Mordeus’ Augen leuchten so hell, dass das Silber beinahe weiß wirkt. Gierig.
»Ja, das werde ich.«
Mein Blick schweift zum Thron, auf dem er nie sitzt. Den Thron, der ihm seine Macht verweigert, solange er die Krone nicht trägt.
»Bis Sonnenaufgang kann alles vorbei sein«, verspricht er mir. »Die Zeremonie ist simpel. Wir wählen eine Rune aus, wir sagen ein paar Worte, und ich habe den Trank des Lebens für dich vorbereitet.«
In meinem Traum sagte mir Lark, ich solle mich an unseren Handel erinnern. Dass Mordeus unserer Abmachung treu bleiben würde. Was war der genaue Wortlaut noch mal? Ich muss ihm die Artefakte zurückbringen und … Nein. Nicht ihm.
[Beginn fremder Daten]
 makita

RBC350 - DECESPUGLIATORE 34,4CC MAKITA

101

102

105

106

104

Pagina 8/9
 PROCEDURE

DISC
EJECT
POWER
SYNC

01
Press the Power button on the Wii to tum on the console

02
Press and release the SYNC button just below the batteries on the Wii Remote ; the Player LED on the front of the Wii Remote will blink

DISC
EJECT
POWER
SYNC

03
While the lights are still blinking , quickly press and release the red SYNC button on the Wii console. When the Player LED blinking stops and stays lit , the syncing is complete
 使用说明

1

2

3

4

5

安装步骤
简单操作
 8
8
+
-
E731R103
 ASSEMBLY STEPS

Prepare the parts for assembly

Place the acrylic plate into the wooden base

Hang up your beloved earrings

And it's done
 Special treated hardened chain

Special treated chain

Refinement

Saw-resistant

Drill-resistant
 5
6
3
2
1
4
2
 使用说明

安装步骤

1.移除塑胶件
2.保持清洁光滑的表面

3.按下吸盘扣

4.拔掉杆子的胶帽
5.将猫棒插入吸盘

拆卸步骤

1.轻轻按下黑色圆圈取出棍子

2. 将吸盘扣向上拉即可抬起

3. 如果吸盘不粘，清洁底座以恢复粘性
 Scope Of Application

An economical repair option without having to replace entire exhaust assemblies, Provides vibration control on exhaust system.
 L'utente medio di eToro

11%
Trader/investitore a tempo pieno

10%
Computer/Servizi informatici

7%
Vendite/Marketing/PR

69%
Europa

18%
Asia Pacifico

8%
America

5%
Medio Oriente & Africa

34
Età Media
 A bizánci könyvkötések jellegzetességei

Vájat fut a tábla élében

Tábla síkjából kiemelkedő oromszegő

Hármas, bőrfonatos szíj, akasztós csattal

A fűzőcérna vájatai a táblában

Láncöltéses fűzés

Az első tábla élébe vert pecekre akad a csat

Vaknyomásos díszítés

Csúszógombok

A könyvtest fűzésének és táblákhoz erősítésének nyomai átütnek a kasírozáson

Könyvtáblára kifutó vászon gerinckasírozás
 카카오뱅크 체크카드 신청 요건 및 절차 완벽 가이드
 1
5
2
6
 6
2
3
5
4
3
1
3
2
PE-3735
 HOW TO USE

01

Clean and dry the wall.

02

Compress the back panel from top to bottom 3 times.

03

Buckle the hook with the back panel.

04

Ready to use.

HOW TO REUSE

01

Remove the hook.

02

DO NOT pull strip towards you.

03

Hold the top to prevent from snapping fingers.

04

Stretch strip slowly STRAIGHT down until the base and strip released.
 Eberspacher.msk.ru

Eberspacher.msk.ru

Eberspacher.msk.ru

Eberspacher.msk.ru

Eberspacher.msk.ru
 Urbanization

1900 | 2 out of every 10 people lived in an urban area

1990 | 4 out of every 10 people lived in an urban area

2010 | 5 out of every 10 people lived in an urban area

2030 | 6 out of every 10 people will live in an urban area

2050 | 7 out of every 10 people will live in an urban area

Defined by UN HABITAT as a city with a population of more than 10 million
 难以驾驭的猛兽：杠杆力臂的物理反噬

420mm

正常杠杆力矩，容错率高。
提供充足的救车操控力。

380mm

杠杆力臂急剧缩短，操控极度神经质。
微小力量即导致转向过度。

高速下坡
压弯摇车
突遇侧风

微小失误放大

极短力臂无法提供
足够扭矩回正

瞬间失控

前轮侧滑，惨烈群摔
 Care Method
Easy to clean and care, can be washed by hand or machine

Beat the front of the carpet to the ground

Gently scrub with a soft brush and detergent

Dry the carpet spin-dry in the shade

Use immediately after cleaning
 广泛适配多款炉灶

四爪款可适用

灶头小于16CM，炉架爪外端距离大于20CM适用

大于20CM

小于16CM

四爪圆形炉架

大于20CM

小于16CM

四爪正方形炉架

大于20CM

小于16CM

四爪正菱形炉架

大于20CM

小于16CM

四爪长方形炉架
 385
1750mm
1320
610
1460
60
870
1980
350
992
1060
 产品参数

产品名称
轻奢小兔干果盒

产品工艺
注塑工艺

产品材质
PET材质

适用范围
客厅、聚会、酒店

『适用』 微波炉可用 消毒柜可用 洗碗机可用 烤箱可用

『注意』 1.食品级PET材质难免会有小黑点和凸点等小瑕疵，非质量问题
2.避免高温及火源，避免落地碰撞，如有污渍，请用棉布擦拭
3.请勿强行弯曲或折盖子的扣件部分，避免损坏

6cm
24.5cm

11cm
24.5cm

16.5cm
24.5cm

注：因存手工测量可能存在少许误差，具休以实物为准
Ich habe sein ursprüngliches Angebot bewusst umformuliert, weil ich schon damals vermutete, dass sein Königreich der Objekte würdiger ist als er selbst.
»Wenn die drei Gegenstände wieder hier am Hof zurück sind, wo sie hingehören, werde ich deine Schwester sicher an einen Ort deiner Wahl im Reich der Menschen bringen lassen.«
Dort, wo sie hingehören.
Ich mache einen Schritt auf das Podium zu, dann einen zweiten. »Das Grimoricon wurde an seinen rechtmäßigen Platz im Unseelie-Reich zurückgebracht«, sage ich.
Mordeus’ gierige Augen weiten sich aufgeregt. »Ja.«
Ich halte ihm den Spiegel entgegen.
»Und der? Wo gehört der hin?«
Er schnippt mit den Fingern, und der Spiegel schwebt von meiner Hand zu einer Vitrine hinter dem Thron.
»Jetzt muss nur noch Oberons Krone an ihren angestammten Platz zurückgebracht werden«, sage ich mit wild klopfendem Herzen. »Aber ich werde heute nicht sterben.«
Mordeus öffnet seine Handfläche und bietet mir noch einmal die Runensteine an. »Du wirst eine wunderschöne Fae abgeben, aber zuerst müssen wir die Bindungszeremonie vollziehen. Andernfalls ist der Trank wirkungslos.«
Ich hebe meine Röcke und steige die drei Stufen zum Podium hinauf. Mordeus strahlt mich an. »Braves Mädchen.«
Ich schicke ein Stoßgebet an alle Götter. Mögen sie mir gnädig sein, falls ich mich getäuscht habe. Dann drehe ich mich leicht zur Seite, weiche dem falschen König aus und nehme auf dem Thron Platz.